Exercise: Reproduce the items below word for word, from the line that contains "What is the total" through the final line of the items, inclusive.

Supplied material:
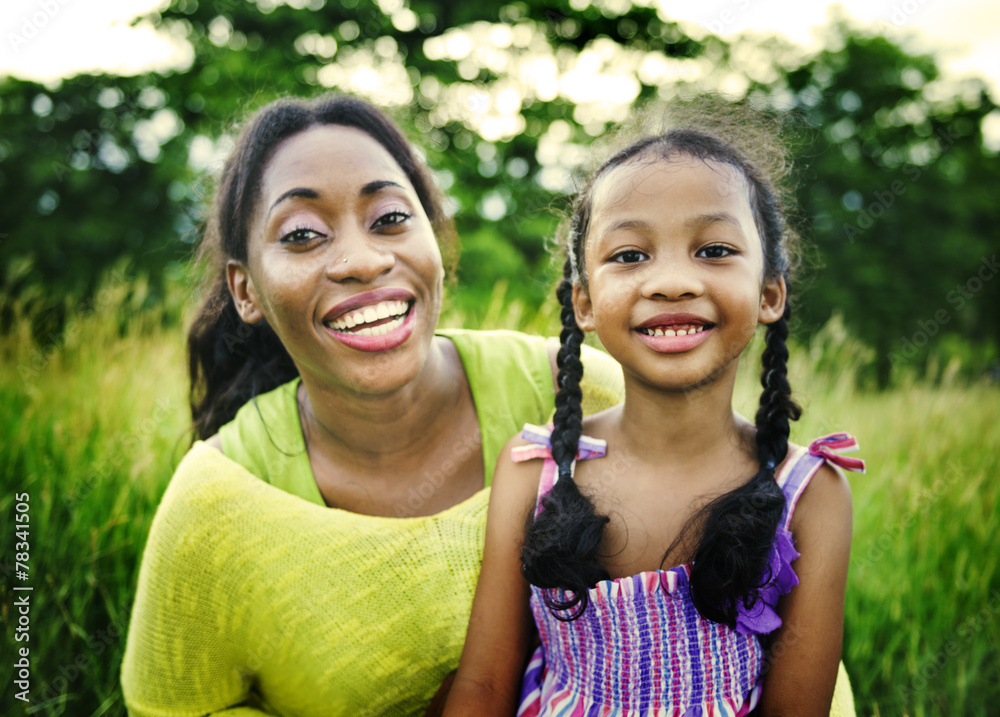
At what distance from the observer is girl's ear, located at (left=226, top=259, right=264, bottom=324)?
213 cm

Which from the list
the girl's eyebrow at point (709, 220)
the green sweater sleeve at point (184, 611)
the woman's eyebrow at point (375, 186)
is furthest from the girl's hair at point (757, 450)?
the green sweater sleeve at point (184, 611)

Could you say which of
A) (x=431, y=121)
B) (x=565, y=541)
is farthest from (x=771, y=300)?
(x=431, y=121)

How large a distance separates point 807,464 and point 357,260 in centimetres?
120

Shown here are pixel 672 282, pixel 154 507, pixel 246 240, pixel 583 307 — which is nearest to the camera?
pixel 672 282

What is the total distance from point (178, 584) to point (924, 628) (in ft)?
8.83

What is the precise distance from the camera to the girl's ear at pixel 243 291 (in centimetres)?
213

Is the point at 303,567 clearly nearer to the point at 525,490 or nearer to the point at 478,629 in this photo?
the point at 478,629

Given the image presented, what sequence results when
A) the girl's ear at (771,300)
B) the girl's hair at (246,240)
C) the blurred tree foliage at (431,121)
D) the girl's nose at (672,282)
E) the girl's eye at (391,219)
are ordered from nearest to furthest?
the girl's nose at (672,282) < the girl's ear at (771,300) < the girl's eye at (391,219) < the girl's hair at (246,240) < the blurred tree foliage at (431,121)

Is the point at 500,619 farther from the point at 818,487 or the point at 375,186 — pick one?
the point at 375,186

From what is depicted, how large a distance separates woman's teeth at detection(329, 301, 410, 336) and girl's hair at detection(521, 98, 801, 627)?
458 mm

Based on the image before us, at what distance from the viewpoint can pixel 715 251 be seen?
5.08 feet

Final result:
What is the total distance from point (178, 584) to point (924, 628) (in ft)?
8.83

What is the precise distance from the camera to the girl's ear at pixel 243 291 (in centimetres)?
213

Is the point at 303,567 clearly nearer to the point at 525,490 or nearer to the point at 478,629 in this photo?
the point at 478,629

Given the image presented, what sequence results when
A) the girl's ear at (771,300)
B) the girl's hair at (246,240)
C) the blurred tree foliage at (431,121)
D) the girl's nose at (672,282)
E) the girl's eye at (391,219)
are ordered from nearest to furthest?
the girl's nose at (672,282) < the girl's ear at (771,300) < the girl's eye at (391,219) < the girl's hair at (246,240) < the blurred tree foliage at (431,121)

Is the point at 500,619 farther from the point at 818,487 or the point at 375,186 — pick one?
the point at 375,186

From what is depicted, how large a distance separates woman's teeth at detection(329, 301, 410, 336) and girl's hair at detection(521, 98, 801, 627)?
458 mm

Based on the image before us, at what distance from the viewpoint can pixel 715 251 be seen?
5.08 feet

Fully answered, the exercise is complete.